Навскидку вспоминается ещё один подобный пример, вполне сопоставимый со случаем Дюма-père: Генрик Сенкевич, «Огнём и мечом».
В самом начале романа Ян Скшетуский, «герой-любовник», выступает в звании поручика Иеремии Вишневецкого:
«Итак все подходили к Скшетускому с квартами, говоря: “Пей же, пане-брате! Выпей и со мною! Да здравствуют вишневичане! Такой молодой, а уже в поручиках <выделено мною – А. К.> у князя”»[8].
Затем протекает целый водоворот разнообразных событий, и вот, уже во втором томе, читателю сообщается о новом назначении:
«…слуга лишь вручил письмо и, ни слова не говоря, вышел, а Скшетуский, прочитав послание, подал его другу.
– Читай, – сказал он.
Володыёвский глянул и воскликнул:
– Назначение в поручики! <выделено мною – А. К.>
И, обхвативши Скшетуского за шею, расцеловал в обе щеки. Поручик в гусарских хоругвях считался почти высшим военным чином <выделено мною – А. К.>. <…> Скшетуский становился одним из первых офицеров князя воеводы русского»[9].
***
Здесь предвидятся два возможных «отвода» со стороны проницательных читателей.
«Отвод» первый: сравнение Дюма-père и Сенкевича с Гоголем некорректно, ибо те писали по главе в газету, чуть не ежедневно, а Гоголь … поступал несколько иначе. Так что им сложнее было помнить все эти мелочи.
«Отвод» второй: у них просто «промашки», а Гоголь, как я утверждаю, врал сознательно.
Что ж, не будем забегать вперёд.
[1] Alexandre Dumas. Les Trois Mousquetaires. Texte integral. Pocket Classique, P., 1993, p. 491.
[2] Там же, p. 506.
[3] Там же, p. 700.
[4] «À Mademoiselle Marie Michon, lingère à Tours»: там же, p. 524.
[5] «Aglaé Michon»: там же, p. 528.
[6] Цит. по: http://lib.ru/INOOLD/DUMA/tri.txt.
[7] Alexandre Dumas. Les Trois Mousquetaires. Texte integral. Pocket Classique, P., 1993, p. 722.
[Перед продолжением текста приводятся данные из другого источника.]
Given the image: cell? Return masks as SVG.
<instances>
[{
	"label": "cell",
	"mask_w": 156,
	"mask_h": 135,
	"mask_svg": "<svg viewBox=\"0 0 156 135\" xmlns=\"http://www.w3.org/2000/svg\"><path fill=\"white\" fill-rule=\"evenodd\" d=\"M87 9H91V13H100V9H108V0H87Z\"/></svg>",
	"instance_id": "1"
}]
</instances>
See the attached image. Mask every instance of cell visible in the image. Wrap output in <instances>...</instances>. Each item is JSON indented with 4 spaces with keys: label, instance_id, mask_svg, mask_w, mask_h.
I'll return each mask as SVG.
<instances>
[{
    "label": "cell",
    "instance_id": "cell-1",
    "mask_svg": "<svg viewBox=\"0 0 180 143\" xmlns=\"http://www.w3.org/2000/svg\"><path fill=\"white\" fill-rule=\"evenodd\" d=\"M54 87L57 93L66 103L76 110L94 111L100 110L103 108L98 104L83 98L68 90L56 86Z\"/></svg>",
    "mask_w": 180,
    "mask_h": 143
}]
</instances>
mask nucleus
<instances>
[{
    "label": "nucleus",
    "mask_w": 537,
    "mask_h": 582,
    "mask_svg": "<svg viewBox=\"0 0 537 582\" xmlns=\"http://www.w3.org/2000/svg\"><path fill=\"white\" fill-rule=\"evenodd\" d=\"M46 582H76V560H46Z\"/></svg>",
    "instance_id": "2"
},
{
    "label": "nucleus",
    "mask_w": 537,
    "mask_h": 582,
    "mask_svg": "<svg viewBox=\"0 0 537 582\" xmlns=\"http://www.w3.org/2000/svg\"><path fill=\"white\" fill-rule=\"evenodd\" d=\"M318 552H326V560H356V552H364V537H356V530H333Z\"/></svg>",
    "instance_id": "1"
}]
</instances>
[8] «Огнём и мечом», ч. I, гл. 2; рус. пер. А. Эппеля; цит. по: Сенкевич Г. Огнём и мечом. Собр. соч. в девяти томах. Том 2. М., «ТЕРРА», 1997, с. 22.
[9] «Огнём и мечом», ч. II, гл. IV; рус. пер. К. Старосельской; цит. по: Сенкевич Г. Огнём и мечом. Собр. соч. в девяти томах. Том 2. М., «ТЕРРА», 1997, с. 22.